= TEXT EXTRACT =

In terms of light, vivid colors mimic the effects of sunlight at different times of day. Morning Marsh (2002) portrays early and evening light with a transcendent beauty and quietude comparable to the stunning marsh scenes of American luminist Martin Heade. The overall quality of the light in Sastre’s paintings is uniform and appealing. However, as the artist freely admits, this consistency and beauty comes at the price of altering reality. Sastre expresses admiration for filmmakers’ use of artificial lighting, for instance, to metamorphose the pre-dawn darkness into midday brightness. And as a starting point for many of his paintings, he constructs a maquette, a photographic collage that combines the most desirable and artful views of water, skies, and trees. Thus upon closer inspection, the extremes of light and dark separating foreground and background, and water and sky, are not naturalistic; in other words, they do not embody a factual time of day. For that matter, the seeming undulations of flowers and trees represent the multivariate effects of the wind, but also manage to create dynamic areas of interest. Considering the form along with the content, the viewer may reach the inescapable conclusion that Sastre’s waterways are at least as much about painting as they are about trees, flowers, and water.

= REQUIREMENT =
Copy out the passage on light in Sastre's marsh paintings word for word, with nothing left out or changed.

= ROWS =
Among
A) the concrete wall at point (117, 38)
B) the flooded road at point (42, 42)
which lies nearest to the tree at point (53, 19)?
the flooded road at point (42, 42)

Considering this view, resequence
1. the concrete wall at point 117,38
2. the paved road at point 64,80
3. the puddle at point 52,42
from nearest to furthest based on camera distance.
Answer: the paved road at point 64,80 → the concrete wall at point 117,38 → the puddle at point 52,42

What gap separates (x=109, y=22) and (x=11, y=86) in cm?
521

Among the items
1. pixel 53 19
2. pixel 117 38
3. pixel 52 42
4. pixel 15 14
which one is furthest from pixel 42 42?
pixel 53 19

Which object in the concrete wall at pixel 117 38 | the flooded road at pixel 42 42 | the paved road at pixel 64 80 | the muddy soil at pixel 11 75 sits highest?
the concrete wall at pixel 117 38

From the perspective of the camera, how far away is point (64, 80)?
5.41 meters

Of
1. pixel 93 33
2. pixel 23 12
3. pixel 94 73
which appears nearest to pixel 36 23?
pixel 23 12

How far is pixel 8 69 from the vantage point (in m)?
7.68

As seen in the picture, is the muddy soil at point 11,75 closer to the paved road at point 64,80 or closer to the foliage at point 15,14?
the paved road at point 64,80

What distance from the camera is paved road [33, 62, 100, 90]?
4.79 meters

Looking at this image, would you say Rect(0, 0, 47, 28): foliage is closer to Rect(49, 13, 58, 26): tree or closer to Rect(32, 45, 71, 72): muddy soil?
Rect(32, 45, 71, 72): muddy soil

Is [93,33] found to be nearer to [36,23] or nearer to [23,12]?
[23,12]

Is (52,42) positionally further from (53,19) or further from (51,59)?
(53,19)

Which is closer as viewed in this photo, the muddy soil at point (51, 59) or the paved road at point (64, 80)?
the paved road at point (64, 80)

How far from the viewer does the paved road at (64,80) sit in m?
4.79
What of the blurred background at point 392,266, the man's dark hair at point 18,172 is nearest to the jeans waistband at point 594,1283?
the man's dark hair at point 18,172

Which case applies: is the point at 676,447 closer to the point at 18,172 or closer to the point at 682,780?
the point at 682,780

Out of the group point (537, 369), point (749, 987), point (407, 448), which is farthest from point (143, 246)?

= THE RESPONSE =
In terms of light, vivid colors mimic the effects of sunlight at different times of day. Morning Marsh (2002) portrays early and evening light with a transcendent beauty and quietude comparable to the stunning marsh scenes of American luminist Martin Heade. The overall quality of the light in Sastre’s paintings is uniform and appealing. However, as the artist freely admits, this consistency and beauty comes at the price of altering reality. Sastre expresses admiration for filmmakers’ use of artificial lighting, for instance, to metamorphose the pre-dawn darkness into midday brightness. And as a starting point for many of his paintings, he constructs a maquette, a photographic collage that combines the most desirable and artful views of water, skies, and trees. Thus upon closer inspection, the extremes of light and dark separating foreground and background, and water and sky, are not naturalistic; in other words, they do not embody a factual time of day. For that matter, the seeming undulations of flowers and trees represent the multivariate effects of the wind, but also manage to create dynamic areas of interest. Considering the form along with the content, the viewer may reach the inescapable conclusion that Sastre’s waterways are at least as much about painting as they are about trees, flowers, and water.